Extract every line of the listing below verbatim, omitting the pictures.
begin SOURCE RECORDS
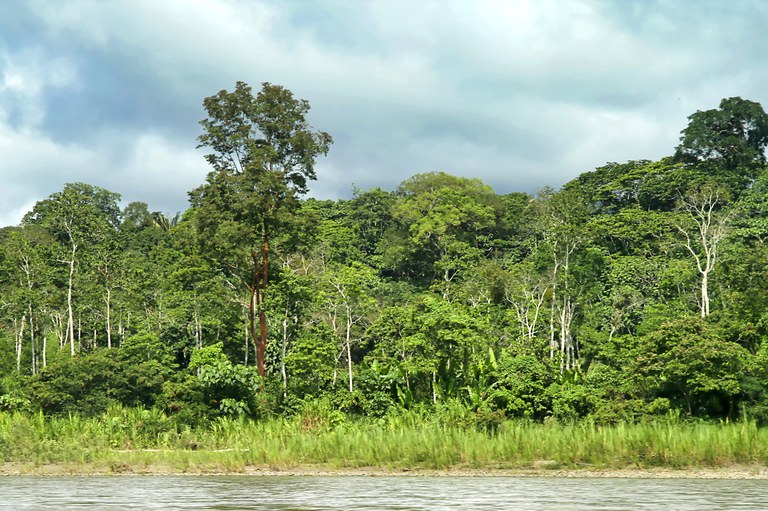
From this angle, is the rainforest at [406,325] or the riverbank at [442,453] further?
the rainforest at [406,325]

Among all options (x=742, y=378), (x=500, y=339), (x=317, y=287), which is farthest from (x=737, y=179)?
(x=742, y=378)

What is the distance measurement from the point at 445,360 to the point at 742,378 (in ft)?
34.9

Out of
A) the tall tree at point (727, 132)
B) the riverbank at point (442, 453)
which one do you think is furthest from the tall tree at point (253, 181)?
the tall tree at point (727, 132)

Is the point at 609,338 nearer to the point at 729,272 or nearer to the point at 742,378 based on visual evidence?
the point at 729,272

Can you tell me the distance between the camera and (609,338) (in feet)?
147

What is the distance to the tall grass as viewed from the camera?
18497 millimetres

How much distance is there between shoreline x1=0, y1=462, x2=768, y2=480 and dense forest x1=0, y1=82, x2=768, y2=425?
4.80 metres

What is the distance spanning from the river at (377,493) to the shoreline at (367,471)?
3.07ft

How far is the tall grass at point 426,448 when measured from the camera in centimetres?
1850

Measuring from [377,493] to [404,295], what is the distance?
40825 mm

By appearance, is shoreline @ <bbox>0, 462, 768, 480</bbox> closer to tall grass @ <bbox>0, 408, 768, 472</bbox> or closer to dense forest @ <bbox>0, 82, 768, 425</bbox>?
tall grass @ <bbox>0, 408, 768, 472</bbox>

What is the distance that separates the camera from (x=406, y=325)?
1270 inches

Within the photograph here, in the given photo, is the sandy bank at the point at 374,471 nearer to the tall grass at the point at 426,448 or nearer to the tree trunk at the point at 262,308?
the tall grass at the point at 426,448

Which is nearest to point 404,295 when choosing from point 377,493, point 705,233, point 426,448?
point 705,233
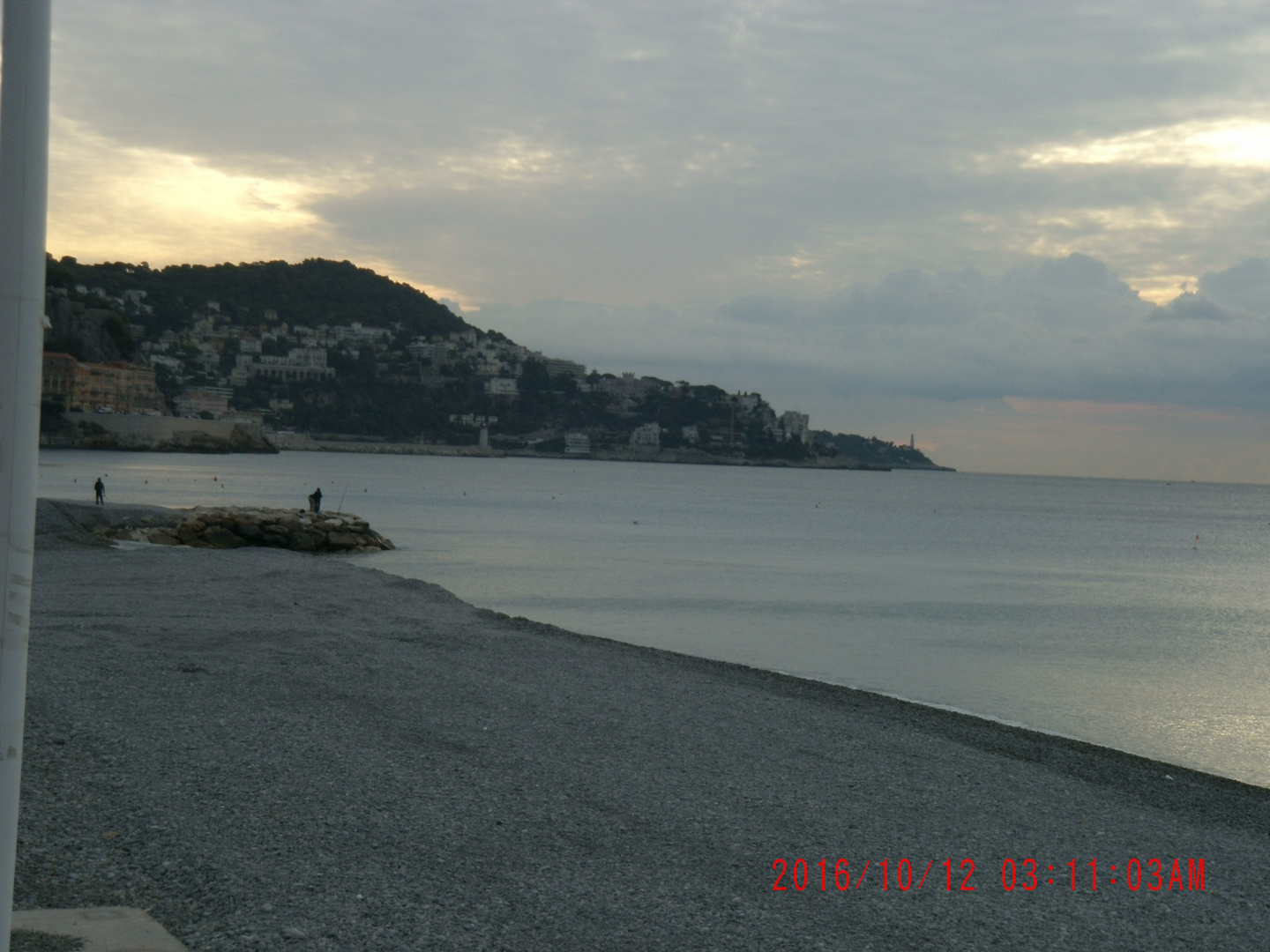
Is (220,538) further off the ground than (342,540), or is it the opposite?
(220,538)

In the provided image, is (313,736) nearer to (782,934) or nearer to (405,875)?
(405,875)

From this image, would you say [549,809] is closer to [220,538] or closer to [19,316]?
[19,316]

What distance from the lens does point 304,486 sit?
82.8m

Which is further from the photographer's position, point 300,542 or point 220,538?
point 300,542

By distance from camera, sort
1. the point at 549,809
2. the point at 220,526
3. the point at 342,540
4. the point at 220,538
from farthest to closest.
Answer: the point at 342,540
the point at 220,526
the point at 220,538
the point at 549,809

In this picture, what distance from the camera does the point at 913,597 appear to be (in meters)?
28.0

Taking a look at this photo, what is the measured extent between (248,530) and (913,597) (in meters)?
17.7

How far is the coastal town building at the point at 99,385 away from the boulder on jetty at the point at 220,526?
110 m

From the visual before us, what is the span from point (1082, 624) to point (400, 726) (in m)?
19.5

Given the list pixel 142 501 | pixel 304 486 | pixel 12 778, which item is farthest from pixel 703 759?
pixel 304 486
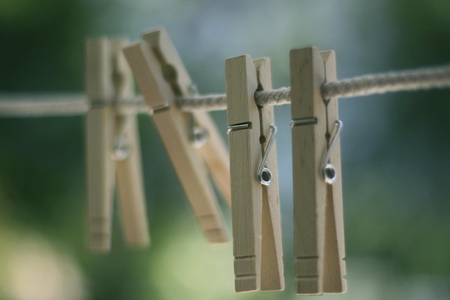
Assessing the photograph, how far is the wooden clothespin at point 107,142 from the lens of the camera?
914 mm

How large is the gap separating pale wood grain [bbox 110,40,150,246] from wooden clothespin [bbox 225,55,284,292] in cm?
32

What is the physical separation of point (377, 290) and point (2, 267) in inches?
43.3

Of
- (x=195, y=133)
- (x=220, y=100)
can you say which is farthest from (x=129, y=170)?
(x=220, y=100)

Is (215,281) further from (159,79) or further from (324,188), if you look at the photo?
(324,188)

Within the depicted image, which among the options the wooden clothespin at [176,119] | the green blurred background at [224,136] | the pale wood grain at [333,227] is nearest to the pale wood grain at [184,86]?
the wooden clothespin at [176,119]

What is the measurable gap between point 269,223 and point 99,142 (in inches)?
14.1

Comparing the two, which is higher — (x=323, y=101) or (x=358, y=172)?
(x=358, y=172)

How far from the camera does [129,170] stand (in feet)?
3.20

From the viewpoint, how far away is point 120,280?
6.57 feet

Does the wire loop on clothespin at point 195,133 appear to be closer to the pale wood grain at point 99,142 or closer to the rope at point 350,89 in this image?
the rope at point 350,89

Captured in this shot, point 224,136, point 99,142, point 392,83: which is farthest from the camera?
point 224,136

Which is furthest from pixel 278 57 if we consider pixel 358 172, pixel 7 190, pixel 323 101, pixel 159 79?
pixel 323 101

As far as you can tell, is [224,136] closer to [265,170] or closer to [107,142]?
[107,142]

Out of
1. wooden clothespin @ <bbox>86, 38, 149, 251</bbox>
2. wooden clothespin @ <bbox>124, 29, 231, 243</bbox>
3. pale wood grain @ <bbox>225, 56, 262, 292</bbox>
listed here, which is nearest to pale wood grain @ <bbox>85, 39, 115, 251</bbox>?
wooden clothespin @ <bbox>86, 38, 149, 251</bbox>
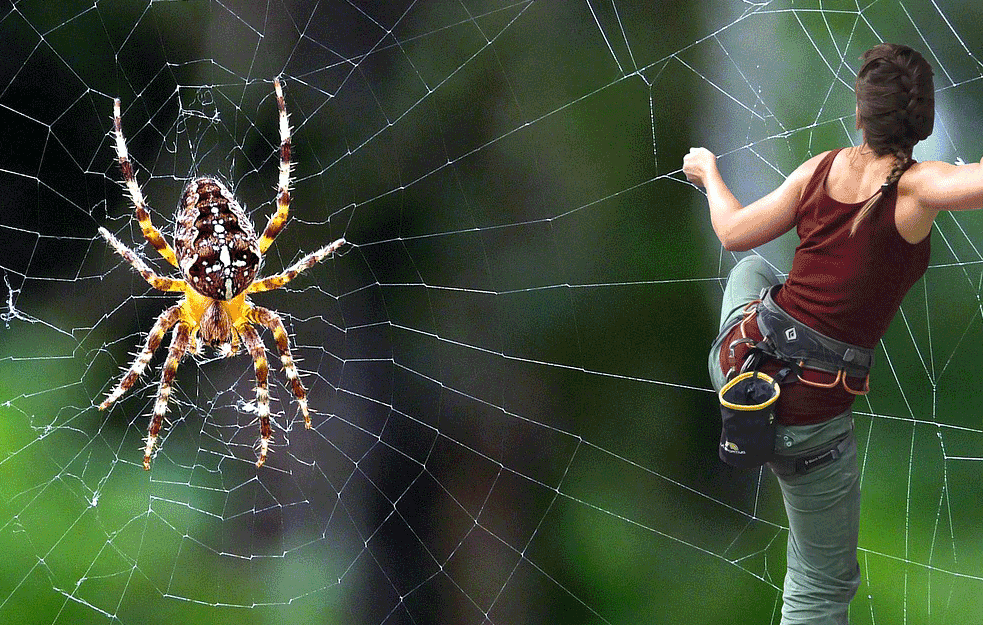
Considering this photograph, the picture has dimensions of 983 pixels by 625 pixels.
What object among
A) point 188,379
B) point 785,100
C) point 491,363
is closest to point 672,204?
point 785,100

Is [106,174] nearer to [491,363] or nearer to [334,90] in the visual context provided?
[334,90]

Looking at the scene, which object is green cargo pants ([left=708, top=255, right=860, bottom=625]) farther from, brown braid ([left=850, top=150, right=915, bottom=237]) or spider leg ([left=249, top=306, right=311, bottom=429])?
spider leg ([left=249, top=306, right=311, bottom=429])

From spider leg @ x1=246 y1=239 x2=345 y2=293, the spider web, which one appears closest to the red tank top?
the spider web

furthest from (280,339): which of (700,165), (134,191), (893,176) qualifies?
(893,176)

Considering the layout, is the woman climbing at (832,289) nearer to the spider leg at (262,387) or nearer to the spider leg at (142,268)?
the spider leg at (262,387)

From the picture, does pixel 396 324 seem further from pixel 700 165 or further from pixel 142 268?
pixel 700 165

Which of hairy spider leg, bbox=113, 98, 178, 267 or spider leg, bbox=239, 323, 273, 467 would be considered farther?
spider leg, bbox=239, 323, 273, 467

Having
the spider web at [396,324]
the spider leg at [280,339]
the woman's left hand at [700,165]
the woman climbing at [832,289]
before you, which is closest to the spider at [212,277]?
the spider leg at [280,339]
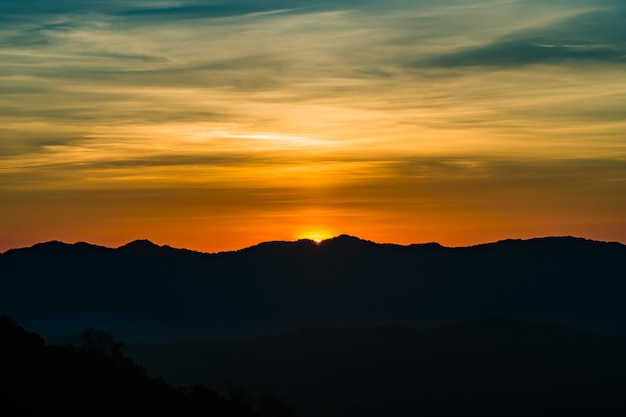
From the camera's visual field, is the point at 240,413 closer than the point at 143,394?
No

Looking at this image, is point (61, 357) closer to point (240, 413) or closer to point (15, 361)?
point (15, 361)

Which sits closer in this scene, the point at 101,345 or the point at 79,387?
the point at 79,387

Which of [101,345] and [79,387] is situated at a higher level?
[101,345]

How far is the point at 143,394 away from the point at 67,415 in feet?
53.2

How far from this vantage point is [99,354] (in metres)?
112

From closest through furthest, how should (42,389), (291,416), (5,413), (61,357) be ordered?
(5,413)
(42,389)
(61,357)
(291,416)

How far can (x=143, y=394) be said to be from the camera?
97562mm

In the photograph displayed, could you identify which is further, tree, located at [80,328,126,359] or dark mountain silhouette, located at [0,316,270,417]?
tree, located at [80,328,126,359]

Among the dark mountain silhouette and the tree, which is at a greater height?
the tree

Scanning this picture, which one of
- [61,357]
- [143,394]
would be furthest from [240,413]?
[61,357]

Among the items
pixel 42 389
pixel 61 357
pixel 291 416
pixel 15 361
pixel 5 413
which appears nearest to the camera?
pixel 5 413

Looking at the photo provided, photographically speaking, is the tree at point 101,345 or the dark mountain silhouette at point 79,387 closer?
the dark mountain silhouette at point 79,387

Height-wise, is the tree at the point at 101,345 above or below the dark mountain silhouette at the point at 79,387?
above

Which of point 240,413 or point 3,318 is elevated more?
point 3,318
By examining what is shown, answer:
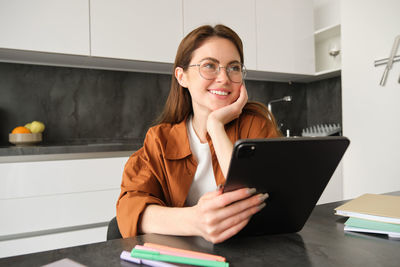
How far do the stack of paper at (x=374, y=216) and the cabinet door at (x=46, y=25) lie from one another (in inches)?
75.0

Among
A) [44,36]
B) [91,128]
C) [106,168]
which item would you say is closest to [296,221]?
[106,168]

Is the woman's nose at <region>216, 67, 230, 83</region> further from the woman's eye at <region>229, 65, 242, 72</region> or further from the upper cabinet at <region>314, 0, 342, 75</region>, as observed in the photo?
end SOURCE RECORDS
• EXERCISE SOLUTION
From this angle, is the rainforest at [406,325] or the riverbank at [442,453] further?
the rainforest at [406,325]

Among all options (x=742, y=378), (x=500, y=339), (x=317, y=287), which is farthest from (x=737, y=179)?
(x=742, y=378)

What is the distance measurement from the point at 445,360 to the point at 742,378 (in ft)?
34.9

Out of
A) the tall tree at point (727, 132)
B) the riverbank at point (442, 453)
which one do you think is furthest from the tall tree at point (253, 181)?
the tall tree at point (727, 132)

Is the point at 609,338 nearer to the point at 729,272 or nearer to the point at 742,378 based on visual evidence?
the point at 729,272

Can you tell me the distance between the camera and (609,338) (in feet)?
147

What is the distance to the tall grass as viewed from the camera?
18497 millimetres

How much distance is there between shoreline x1=0, y1=462, x2=768, y2=480 and dense forest x1=0, y1=82, x2=768, y2=425?
4.80 metres

What is the distance spanning from the river at (377,493) to the shoreline at (367,471)?
3.07ft

How far is the tall grass at point 426,448 when measured from the camera in centimetres?
1850

Measuring from [377,493] to [404,295], what is the distance?
40825 mm

By appearance, is shoreline @ <bbox>0, 462, 768, 480</bbox> closer to tall grass @ <bbox>0, 408, 768, 472</bbox> or closer to dense forest @ <bbox>0, 82, 768, 425</bbox>?
tall grass @ <bbox>0, 408, 768, 472</bbox>

What is the distance that separates the camera from (x=406, y=325)?
1270 inches

Within the photograph here, in the given photo, is the sandy bank at the point at 374,471 nearer to the tall grass at the point at 426,448 or nearer to the tree trunk at the point at 262,308?
the tall grass at the point at 426,448

Which is nearest to point 404,295 when choosing from point 377,493, point 705,233, point 426,448?
point 705,233
Is (220,538) further off the ground than (342,540), or is it the opposite?
(220,538)

In the provided image, is (313,736) nearer to (782,934) or nearer to (405,875)?
(405,875)

From this image, would you say [549,809] is closer to [220,538] or closer to [19,316]?
[19,316]

What distance from the lens does point 304,486 sit?
82.8m

Which is further from the photographer's position, point 300,542 or point 220,538?
point 300,542

By distance from camera, sort
1. the point at 549,809
2. the point at 220,526
3. the point at 342,540
4. the point at 220,538
from farthest to closest.
Answer: the point at 342,540
the point at 220,526
the point at 220,538
the point at 549,809

In this picture, what distance from the camera does the point at 913,597 appear to be (in meters)?
28.0

Taking a look at this photo, what is the measured extent between (248,530) and (913,597) (in meters)?
17.7

How far is the coastal town building at the point at 99,385 away from the boulder on jetty at the point at 220,526?
110 m

From the visual before us, what is the span from point (1082, 624) to point (400, 726) (in m)?
19.5

Given the list pixel 142 501 | pixel 304 486 | pixel 12 778, which item is farthest from pixel 703 759?
pixel 304 486
Assessing the photograph, how far is the wooden clothespin at point 107,142 from the lens of the camera?
914 mm

How large is the gap separating pale wood grain [bbox 110,40,150,246] from wooden clothespin [bbox 225,55,284,292] in cm?
32

What is the physical separation of point (377, 290) and point (2, 267) in inches?
43.3

Of
- (x=195, y=133)
- (x=220, y=100)
can you say which is farthest from (x=129, y=170)?
(x=220, y=100)

Is (215,281) further from (159,79) or further from (324,188), if you look at the photo?
(324,188)

Within the depicted image, which among the options the wooden clothespin at [176,119] | the green blurred background at [224,136] | the pale wood grain at [333,227] is nearest to the pale wood grain at [184,86]?
the wooden clothespin at [176,119]

What is the measurable gap between point 269,223 and point 99,142 (in inches)?
14.1

Comparing the two, which is higher — (x=323, y=101) or (x=358, y=172)?
(x=358, y=172)

How far from the camera does [129,170] stand (in feet)?
3.20

From the viewpoint, how far away is point 120,280?
6.57 feet

Does the wire loop on clothespin at point 195,133 appear to be closer to the pale wood grain at point 99,142 or closer to the rope at point 350,89 in this image?
the rope at point 350,89

Captured in this shot, point 224,136, point 99,142, point 392,83: which is farthest from the camera?
point 224,136

Which is furthest from pixel 278 57 if we consider pixel 358 172, pixel 7 190, pixel 323 101, pixel 159 79?
pixel 323 101

As far as you can tell, is [224,136] closer to [265,170] or closer to [107,142]?
[107,142]

Out of
1. wooden clothespin @ <bbox>86, 38, 149, 251</bbox>
2. wooden clothespin @ <bbox>124, 29, 231, 243</bbox>
3. pale wood grain @ <bbox>225, 56, 262, 292</bbox>
listed here, which is nearest to pale wood grain @ <bbox>85, 39, 115, 251</bbox>?
wooden clothespin @ <bbox>86, 38, 149, 251</bbox>
Considering this photograph, the picture has dimensions of 983 pixels by 625 pixels.
What object among
A) point 188,379
B) point 785,100
C) point 491,363
is closest to point 672,204?
point 785,100

Is [106,174] nearer to [491,363] or nearer to [334,90] in the visual context provided?
[334,90]

Looking at the scene, which object is green cargo pants ([left=708, top=255, right=860, bottom=625]) farther from, brown braid ([left=850, top=150, right=915, bottom=237]) or spider leg ([left=249, top=306, right=311, bottom=429])?
spider leg ([left=249, top=306, right=311, bottom=429])

From spider leg @ x1=246 y1=239 x2=345 y2=293, the spider web, which one appears closest to the red tank top?
the spider web

furthest from (280,339): which of (700,165), (134,191), (893,176) qualifies?
(893,176)

Considering the layout, is the woman climbing at (832,289) nearer to the spider leg at (262,387) or nearer to the spider leg at (142,268)?
the spider leg at (262,387)

From the picture, does pixel 396 324 seem further from pixel 700 165 or further from pixel 142 268?
pixel 700 165

Which of hairy spider leg, bbox=113, 98, 178, 267 or spider leg, bbox=239, 323, 273, 467 would be considered farther?
spider leg, bbox=239, 323, 273, 467

Having
the spider web at [396,324]
the spider leg at [280,339]
the woman's left hand at [700,165]
the woman climbing at [832,289]
before you, which is closest to the spider at [212,277]?
the spider leg at [280,339]
From the camera's visual field, is the point at 240,413 closer than the point at 143,394?
No

Looking at this image, is point (61, 357) closer to point (240, 413) or closer to point (15, 361)?
point (15, 361)

Which sits closer in this scene, the point at 101,345 or the point at 79,387?
the point at 79,387

Which of [101,345] and [79,387] is situated at a higher level?
[101,345]

How far is the point at 143,394 away from the point at 67,415 in feet?
53.2

How far from this vantage point is [99,354] (in metres)?
112

From closest through furthest, how should (42,389), (291,416), (5,413), (61,357) be ordered?
(5,413)
(42,389)
(61,357)
(291,416)

How far can (x=143, y=394) be said to be from the camera?
97562mm

In the photograph displayed, could you identify which is further, tree, located at [80,328,126,359] or dark mountain silhouette, located at [0,316,270,417]?
tree, located at [80,328,126,359]

Among the dark mountain silhouette and the tree, which is at a greater height?
the tree

Scanning this picture, which one of
- [61,357]
- [143,394]
would be furthest from [240,413]?
[61,357]

Among the items
pixel 42 389
pixel 61 357
pixel 291 416
pixel 15 361
pixel 5 413
which appears nearest to the camera?
pixel 5 413

Looking at the photo provided, photographically speaking, is the tree at point 101,345 or the dark mountain silhouette at point 79,387 closer?
the dark mountain silhouette at point 79,387

Height-wise, is the tree at the point at 101,345 above or below the dark mountain silhouette at the point at 79,387?
above

Which of point 240,413 or point 3,318 is elevated more?
point 3,318
By examining what is shown, answer:
How far do the stack of paper at (x=374, y=216) and the cabinet door at (x=46, y=25) lie from one another (in inches)?
75.0

Among
A) [44,36]
B) [91,128]
C) [106,168]
which item would you say is closest to [296,221]?
[106,168]

Is the woman's nose at <region>216, 67, 230, 83</region> further from the woman's eye at <region>229, 65, 242, 72</region> or further from the upper cabinet at <region>314, 0, 342, 75</region>, as observed in the photo?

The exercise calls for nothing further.